Des lois pétries de bonnes intentions

Comment oser émettre quelques doutes sur le bien-fondé de dispositifs qui affichent des intentions aussi excellentes que la loi SRU et le Grenelle 2 ? N’est-on pas en train de se faire l’avocat des lotisseurs qui bétonnent nos campagnes ? Ne s’est-on pas laissé intoxiquer par la propagande insidieuse du lobby automobile ? Ne faut-il pas tenter quelque chose pour que Marseille ne subisse pas le climat d’Alger, et Alger celui de Tombouctou ?

Les déclarations d’intention ayant pris une part prépondérante de la production législative, et les intentions étant toujours excellentes, il est devenu difficile d’en faire abstraction pour ne s’intéresser qu’aux dispositifs et à leurs effets prévisibles.

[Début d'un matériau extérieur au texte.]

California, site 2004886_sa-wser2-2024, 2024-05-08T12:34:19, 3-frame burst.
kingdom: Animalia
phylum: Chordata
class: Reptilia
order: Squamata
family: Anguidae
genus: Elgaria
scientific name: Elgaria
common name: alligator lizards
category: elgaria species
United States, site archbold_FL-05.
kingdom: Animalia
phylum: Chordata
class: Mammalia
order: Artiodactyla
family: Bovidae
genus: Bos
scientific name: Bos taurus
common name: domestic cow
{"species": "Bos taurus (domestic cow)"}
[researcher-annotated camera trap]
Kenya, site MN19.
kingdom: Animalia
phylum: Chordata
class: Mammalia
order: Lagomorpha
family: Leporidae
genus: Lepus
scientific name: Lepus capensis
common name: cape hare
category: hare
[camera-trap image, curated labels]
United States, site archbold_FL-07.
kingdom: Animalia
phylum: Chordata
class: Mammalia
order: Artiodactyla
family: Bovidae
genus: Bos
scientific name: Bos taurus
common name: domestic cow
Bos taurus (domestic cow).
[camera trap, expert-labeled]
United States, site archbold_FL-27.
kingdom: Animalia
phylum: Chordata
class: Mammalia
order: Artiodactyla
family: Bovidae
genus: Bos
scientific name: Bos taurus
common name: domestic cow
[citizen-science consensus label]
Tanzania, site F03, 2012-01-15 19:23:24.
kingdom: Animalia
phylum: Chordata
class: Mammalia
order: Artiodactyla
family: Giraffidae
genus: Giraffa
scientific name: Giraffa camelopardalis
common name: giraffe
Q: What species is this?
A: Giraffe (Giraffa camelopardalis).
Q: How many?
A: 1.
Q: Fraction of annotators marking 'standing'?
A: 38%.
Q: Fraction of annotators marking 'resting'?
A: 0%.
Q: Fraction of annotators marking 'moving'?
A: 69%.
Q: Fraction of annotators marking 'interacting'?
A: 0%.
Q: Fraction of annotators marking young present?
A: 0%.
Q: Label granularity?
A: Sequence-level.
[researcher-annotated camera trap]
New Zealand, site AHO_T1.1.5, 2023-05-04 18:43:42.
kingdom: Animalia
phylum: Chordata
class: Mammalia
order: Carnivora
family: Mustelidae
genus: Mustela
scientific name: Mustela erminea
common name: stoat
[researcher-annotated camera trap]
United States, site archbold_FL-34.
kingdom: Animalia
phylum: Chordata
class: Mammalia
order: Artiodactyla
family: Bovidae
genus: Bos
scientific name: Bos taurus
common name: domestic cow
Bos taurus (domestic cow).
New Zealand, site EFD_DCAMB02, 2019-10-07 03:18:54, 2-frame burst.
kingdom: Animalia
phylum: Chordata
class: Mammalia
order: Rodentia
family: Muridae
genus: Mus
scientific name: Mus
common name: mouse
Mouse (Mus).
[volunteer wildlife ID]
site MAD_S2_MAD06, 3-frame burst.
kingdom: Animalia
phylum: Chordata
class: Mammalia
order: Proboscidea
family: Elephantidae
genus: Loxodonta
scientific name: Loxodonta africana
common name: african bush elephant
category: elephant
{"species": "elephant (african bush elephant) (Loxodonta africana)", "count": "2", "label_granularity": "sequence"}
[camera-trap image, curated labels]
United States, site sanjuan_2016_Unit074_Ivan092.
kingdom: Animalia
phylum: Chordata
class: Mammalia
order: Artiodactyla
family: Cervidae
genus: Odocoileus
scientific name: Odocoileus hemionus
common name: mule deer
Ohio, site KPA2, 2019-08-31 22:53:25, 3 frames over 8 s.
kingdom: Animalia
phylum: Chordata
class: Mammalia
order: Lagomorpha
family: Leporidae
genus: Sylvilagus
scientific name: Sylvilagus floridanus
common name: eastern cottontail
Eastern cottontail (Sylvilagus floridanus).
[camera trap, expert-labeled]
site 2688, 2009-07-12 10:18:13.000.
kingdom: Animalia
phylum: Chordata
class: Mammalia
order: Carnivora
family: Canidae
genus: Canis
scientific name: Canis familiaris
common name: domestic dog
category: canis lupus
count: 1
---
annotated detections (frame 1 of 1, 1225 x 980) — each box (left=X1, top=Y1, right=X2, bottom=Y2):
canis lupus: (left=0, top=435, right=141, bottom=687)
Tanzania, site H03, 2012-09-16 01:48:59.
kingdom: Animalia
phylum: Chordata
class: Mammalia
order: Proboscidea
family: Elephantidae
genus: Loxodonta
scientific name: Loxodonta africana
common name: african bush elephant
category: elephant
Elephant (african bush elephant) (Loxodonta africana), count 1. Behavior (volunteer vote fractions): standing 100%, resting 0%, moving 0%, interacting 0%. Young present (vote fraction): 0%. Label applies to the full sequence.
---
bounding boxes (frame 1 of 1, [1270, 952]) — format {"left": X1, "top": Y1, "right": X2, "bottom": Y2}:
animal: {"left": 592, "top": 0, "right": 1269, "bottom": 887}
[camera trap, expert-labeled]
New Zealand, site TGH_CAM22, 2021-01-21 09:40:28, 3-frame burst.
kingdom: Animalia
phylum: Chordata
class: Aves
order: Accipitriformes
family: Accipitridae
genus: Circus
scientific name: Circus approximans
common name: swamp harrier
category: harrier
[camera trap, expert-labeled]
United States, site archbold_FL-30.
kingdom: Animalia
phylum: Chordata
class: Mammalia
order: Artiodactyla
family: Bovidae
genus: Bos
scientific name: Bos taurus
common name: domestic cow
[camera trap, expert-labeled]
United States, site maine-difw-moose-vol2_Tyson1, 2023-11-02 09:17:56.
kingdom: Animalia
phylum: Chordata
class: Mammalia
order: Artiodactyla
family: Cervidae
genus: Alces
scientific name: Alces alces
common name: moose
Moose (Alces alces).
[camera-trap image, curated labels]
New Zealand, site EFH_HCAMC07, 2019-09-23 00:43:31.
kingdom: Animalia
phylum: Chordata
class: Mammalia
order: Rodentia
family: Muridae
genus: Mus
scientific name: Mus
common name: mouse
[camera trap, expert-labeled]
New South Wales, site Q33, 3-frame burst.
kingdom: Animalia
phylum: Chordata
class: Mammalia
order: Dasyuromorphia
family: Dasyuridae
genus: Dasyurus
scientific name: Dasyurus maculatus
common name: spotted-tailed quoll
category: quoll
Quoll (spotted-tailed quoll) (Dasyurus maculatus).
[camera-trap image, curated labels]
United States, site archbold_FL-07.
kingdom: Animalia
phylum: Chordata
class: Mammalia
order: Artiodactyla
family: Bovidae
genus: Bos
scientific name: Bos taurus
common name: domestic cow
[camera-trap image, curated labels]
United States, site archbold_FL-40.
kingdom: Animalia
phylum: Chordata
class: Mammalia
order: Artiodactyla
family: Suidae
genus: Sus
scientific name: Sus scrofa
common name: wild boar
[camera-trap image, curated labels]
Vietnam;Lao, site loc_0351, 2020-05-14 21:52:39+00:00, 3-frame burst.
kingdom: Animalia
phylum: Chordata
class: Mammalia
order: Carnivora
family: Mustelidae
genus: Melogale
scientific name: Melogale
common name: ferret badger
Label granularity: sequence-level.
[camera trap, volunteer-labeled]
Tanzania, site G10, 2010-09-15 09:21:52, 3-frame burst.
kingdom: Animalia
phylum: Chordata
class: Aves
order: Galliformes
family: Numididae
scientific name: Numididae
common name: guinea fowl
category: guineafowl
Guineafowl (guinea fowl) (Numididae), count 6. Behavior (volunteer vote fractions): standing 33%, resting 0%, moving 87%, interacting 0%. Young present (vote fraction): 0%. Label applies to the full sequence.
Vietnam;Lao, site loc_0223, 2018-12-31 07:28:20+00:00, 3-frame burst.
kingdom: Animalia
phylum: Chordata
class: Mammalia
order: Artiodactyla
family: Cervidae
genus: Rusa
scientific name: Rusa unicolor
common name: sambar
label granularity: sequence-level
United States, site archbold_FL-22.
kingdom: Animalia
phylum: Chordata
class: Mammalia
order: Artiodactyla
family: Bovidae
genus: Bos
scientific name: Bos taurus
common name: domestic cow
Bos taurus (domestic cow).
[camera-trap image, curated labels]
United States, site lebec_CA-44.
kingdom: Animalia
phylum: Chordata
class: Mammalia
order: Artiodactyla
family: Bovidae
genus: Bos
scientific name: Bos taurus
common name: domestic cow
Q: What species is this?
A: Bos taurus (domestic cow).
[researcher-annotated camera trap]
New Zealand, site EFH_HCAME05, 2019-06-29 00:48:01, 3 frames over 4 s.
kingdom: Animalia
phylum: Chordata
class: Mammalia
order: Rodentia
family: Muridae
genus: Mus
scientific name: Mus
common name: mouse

Ainsi, pour lutter contre l’étalement urbain, la loi SRU avait soumis tout nouveau projet d’aménagement à des conditionnalités très strictes dans un rayon de 15 km autour de l’urbanisation existante. Chacun sait aujourd’hui qu’il s’en est suivi un report des implantations nouvelles au-delà de 15 km et que c’est, paradoxalement, la lutte mal conçue contre l’étalement urbain qui aura contribué à l’étendre encore plus loin. Le dispositif a été abandonné. Mais lors de l’adoption de la loi, toute critique du dispositif était considérée comme scandaleuse. Dans le domaine des politiques foncières, les cas de dispositifs ayant un effet différent, voire même diamétralement opposé, à celui pour lequel ils avaient été conçus, ne sont pourtant pas rare. Citons le cas de ces quartiers où l’accroissement de la densité réglementairement autorisée a pour effet d’interdire toute opération de densification du fait de l’accroissement prématuré de la valeur des terrains bruts. Ne parlons pas des dispositifs trop souvent détournés de leur objet.

La base commune à beaucoup de ces errements est la confusion entre règle d’urbanisme et objectif d’urbanisme. Les règles d’urbanisme qu’édicte une collectivité publique lui permettent d’interdire ce qu’elle ne veut pas (pas d’immeuble de plus de 20 mètres de haut, pas de voie de moins de 11 mètres de large, pas de permis de construire sans raccordement à l’égout, etc.). Mais ce n’est pas en interdisant tout ce qu’elle ne veut pas que la collectivité obtiendra ce qu’elle veut. Imaginez un restaurant où la carte afficherait tous les plats qui ne sont pas servis… Certes, beaucoup de règles sont indispensables, en cuisine, pour assurer la qualité sanitaire des produits. C’est pareil en urbanisme. L’urbanisme réglementaire est nécessaire pour maintenir la qualité de l’existant. Mais il ne garantira jamais la qualité de la conception d’une opération nouvelle.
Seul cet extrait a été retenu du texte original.